## Work request 1
In the Swing Out Sister text, why did the band take its name from a 1940s Billie Burke musical?
## Work request 2
Reproduce the Swing Out Sister text between "Swing Out Sister are" and "band's lead vocalist.", inclusive.
## Work request 3
For each statement below, say whether the Swing Out Sister text supports it, and quote the words that decide it.
(a) Corinne Drewery worked as a fashion designer and model before becoming the band's lead vocalist.
(b) Swing Out Sister is currently a trio.
(c) Connell knew Diane Charlemagne through Virgin Records.
==== Supplied passage
Background information
- Origin: Manchester, England
- Genres: Pop; jazz; sophisti-pop;
- Years active: 1985–present
- Labels: Mercury, Fontana, Shanachie
- Members: Andy Connell; Corinne Drewery;
- Past members: Martin Jackson
- Website: swingoutsister.com

= Swing Out Sister =

British pop band

Swing Out Sister are a British pop band, best known worldwide for the 1986 song "Breakout". Other hits include "Surrender", "You On My Mind", "Twilight World", "Waiting Game", and a remake of the Eugene Record soul composition "Am I the Same Girl".

==History==
Although Swing Out Sister is currently a duo, the group began as a trio in the UK. The band was formed by Andy Connell (keyboards) and Martin Jackson (drums); it was later joined by Corinne Drewery (vocals). According to the band's website, "They christened themselves after an obscure Billie Burke "B"-musical from the '40s because it was the only name they could agree upon - they all agreed they hated it." Both Connell and Jackson had been playing in other bands prior to forming Swing Out Sister, while Drewery was a fashion designer and model before she became the band's lead vocalist.

52nd Street's Diane Charlemagne was influential in the period just prior to the band signing with Phonogram Records. Connell and Jackson, outside of their usual roles as Manchester musicians in A Certain Ratio and Magazine, were producing Electro tracks for Morgan Khan's Streetwise label with a degree of underground success. This activity triggered interest from a few major labels including Phonogram/Mercury Records. Vocalised songs were asked for, so Connell, who knew Charlemagne through Factory Records, approached her to sing on the Phonogram demos. These demos helped secure Connell and Jackson's major-label contract. This was the period in which 52nd Street moved from Factory Records to Virgin Records and as a result, Diane Charlemagne's Swing Out Sister involvement ended.
========
==== Recorded data
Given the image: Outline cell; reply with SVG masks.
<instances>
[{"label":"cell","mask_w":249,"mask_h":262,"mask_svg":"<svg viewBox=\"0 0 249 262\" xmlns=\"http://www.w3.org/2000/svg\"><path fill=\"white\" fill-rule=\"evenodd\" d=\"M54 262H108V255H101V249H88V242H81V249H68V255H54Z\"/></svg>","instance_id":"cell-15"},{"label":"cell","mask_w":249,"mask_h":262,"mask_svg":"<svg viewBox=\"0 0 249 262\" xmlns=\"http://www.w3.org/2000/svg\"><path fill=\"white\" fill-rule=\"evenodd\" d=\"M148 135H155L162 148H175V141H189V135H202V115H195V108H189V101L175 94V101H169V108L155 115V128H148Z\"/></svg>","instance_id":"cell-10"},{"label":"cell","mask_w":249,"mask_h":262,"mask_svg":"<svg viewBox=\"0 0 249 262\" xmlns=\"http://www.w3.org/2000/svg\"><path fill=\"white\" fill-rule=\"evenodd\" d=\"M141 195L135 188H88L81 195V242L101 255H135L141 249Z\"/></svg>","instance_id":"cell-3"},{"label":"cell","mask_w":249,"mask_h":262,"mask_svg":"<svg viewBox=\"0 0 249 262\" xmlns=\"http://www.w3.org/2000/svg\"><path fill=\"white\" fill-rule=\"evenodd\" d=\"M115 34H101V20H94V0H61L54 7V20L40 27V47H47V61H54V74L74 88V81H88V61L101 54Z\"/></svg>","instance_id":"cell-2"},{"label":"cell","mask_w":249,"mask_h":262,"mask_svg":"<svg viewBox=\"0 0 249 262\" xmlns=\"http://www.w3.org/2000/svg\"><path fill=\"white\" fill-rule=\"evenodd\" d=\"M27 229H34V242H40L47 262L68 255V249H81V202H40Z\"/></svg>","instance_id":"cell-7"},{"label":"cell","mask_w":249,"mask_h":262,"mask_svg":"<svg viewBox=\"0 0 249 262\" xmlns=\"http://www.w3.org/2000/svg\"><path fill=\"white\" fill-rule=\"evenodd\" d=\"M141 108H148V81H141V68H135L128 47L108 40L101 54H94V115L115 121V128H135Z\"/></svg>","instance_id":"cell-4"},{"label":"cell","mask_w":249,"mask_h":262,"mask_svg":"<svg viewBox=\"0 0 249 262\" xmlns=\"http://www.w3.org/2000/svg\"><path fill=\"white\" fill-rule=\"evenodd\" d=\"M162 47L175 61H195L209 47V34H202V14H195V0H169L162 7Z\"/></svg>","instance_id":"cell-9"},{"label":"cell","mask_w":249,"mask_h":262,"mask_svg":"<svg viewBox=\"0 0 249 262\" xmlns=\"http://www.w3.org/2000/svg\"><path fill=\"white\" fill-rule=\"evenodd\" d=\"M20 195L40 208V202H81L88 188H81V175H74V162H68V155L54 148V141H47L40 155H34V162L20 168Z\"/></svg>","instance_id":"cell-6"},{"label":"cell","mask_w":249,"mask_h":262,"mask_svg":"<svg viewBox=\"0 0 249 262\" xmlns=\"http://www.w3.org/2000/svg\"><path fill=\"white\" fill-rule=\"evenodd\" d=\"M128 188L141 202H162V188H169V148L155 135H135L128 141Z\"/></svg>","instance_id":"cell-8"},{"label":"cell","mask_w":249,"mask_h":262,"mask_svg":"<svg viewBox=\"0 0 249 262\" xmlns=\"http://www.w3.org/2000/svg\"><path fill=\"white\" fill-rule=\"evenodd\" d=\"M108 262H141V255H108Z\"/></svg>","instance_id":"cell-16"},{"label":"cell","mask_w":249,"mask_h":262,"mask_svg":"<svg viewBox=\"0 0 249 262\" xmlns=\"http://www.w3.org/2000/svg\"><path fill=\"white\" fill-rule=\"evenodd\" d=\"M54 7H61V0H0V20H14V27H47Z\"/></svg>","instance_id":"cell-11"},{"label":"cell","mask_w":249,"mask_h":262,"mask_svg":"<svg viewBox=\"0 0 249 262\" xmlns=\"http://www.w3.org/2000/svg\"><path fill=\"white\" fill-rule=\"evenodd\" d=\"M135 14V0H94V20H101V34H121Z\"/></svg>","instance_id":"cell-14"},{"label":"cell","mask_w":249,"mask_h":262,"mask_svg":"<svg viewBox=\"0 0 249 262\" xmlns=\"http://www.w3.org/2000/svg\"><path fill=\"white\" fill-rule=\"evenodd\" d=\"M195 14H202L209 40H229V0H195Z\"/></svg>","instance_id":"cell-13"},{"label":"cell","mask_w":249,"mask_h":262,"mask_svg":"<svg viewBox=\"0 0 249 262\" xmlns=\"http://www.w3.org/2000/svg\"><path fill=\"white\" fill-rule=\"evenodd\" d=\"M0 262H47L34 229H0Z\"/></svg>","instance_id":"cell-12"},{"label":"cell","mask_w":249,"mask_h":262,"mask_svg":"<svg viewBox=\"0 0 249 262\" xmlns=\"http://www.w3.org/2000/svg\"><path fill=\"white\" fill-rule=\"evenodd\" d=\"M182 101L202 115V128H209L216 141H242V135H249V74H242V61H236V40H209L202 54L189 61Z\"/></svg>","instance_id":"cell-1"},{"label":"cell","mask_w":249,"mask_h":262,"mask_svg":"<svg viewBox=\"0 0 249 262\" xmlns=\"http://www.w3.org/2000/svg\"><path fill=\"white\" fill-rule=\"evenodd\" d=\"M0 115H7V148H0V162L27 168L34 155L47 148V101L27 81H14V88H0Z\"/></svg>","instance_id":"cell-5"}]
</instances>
========
## Answer area 1
It was the only name all the members could agree on, even though they all agreed they hated it.

## Answer area 2
Swing Out Sister are a British pop band, best known worldwide for the 1986 song "Breakout". Other hits include "Surrender", "You On My Mind", "Twilight World", "Waiting Game", and a remake of the Eugene Record soul composition "Am I the Same Girl".

==History==
Although Swing Out Sister is currently a duo, the group began as a trio in the UK. The band was formed by Andy Connell (keyboards) and Martin Jackson (drums); it was later joined by Corinne Drewery (vocals). According to the band's website, "They christened themselves after an obscure Billie Burke "B"-musical from the '40s because it was the only name they could agree upon - they all agreed they hated it." Both Connell and Jackson had been playing in other bands prior to forming Swing Out Sister, while Drewery was a fashion designer and model before she became the band's lead vocalist.

## Answer area 3
(a) Yes: "Drewery was a fashion designer and model before she became the band's lead vocalist."
(b) No: "Although Swing Out Sister is currently a duo"
(c) No: "Connell, who knew Charlemagne through Factory Records"